Sarana paling besar yang dilakukan Muhammad saw. dalam dakwah dan
perilaku beliau adalah, gerakan yang tidak membutuhkan biaya besar, tidak
membutuhkan energi berlimpah, meluncur dari bibir untuk selanjutnya masuk
ke relung kalbu yang sangat dalam.

Jangan Anda tanyakan efektifitasnya dalam mempengaruhi akal pikiran,
menghilangkan kesedihan, membersihkan jiwa, menghancurkan tembok
pengalang di antara anak manusia!. Itulah ketulusan yang mengalir dari dua
bibir yang bersih, itulah senyuman!

Itulah senyuman yang direkam Al Qur an tentang kisah Nabi Sulaiman as, ketika
Ia berkata kepada seekor semut,Maka dia tersenyum dengan tertawa karena (mendengar) perkataan semut
itu.
Dan dia berdoa: Ya Tuhanku berilah aku ilham untuk tetap mensyukuri
nikmat mu yang telah Engkau anugerahkan kepadaku dan kepada dua orang
ibu bapakku dan untuk mengerjakan amal saleh yang Engkau ridhai; Dan
masukkanlah aku dengan rahmat-Mu ke dalam golongan hamba-hamba-Mu
yang saleh . An Naml:19

Senyuman itulah yang senantiasa keluar dari bibir mulia Muhammad saw.,
dalam setiap perilakunya. Beliau tersenyum ketika bertemu dengan sahabatnya.
Saat beliau menahan amarah atau ketika beliau berada di majelis peradilan
sekalipun.

Diriwayatkan dari Jabir dalam sahih Bukhari dan Muslim, berkata, Sejak aku
masuk Islam, Rasulullah saw tidak pernah menghindar dariku. Dan beliau
tidak melihatku kecuali beliau pasti tersenyum kepadaku.

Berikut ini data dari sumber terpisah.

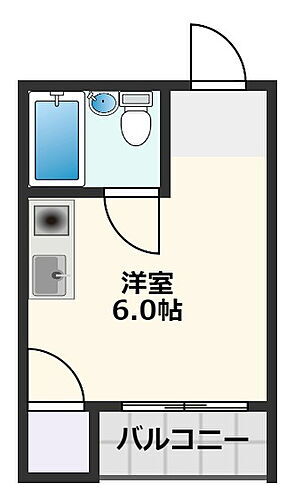 大阪府吹田市南正雀1丁目 正雀駅 ワンルーム マンション 賃貸物件詳細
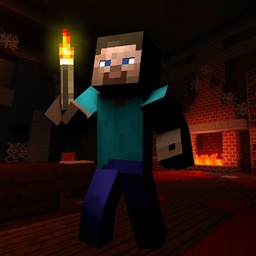 RoboNick-MinecraftCompany icon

Suatu ketika Muhammad saw didatangi seorang Arab Badui, dengan serta merta
ia berlaku kasar dengan menarik selendang Muhammad, sehingga leher beliau
membekas merah. Orang Badui itu bersuara keras, Wahai Muhammad,
perintahkan sahabatmu memberikan harta dari Baitul Maal! Muhammad saw.
menoleh kepadanya seraya tersenyum. Kemudian beliau menyuruh sahabatnya
memberi harta dari baitul maal kepadanya.

Ketika beliau memberi hukuman keras terhadap orang-orang yang terlambat dan
tidak ituk serta dalam perang Tabuk, beliau masih tersenyum mendengarkan
alasan mereka.

Ka ab ra. berkata setelah mengungkapkan alasan orang-orang munafik dan
sumpah palsu mereka: Saya mendatangi Muhammad saw., ketika saya
mengucapkan salam kepadanya, beliau tersenyum, senyuman orang yang
marah. Kemudian beliau berkata, Kemari. Maka saya mendekati beliau dan
duduk di depan beliau.

Suatu ketika Muhammad melintasi masjid yang di dalamnya ada beberapa
sahabat yang sedang membicarakan masalah-masalah jahiliyah terdahulu, beliau
lewat dan tersenyum kepada mereka.
Beliau tersenyum dari bibir yang lembut, mulia nan suci ini, sampai akhir detikdetik
hayat beliau.

Anas bin Malik berkata diriwayatkan dalam sahih Bukhari dan Muslim, Ketika
kaum muslimin berada dalam shalat fajar, di hari Senin, sedangkan Abu Bakar
menjadi imam mereka, ketika itu mereka dikejutkan oleh Muhammad saw.
yang membuka hijab kamar Aisyah. Beliau melihat kaum muslimin sedang
dalam shaf shalat, kemudian beliau tersenyum kepada mereka!
Sehingga tidak mengherankan beliau mampu meluluhkan kalbu sahabatshabatnya,
istri-istrinya dan setiap orang yang berjumpa dengannya!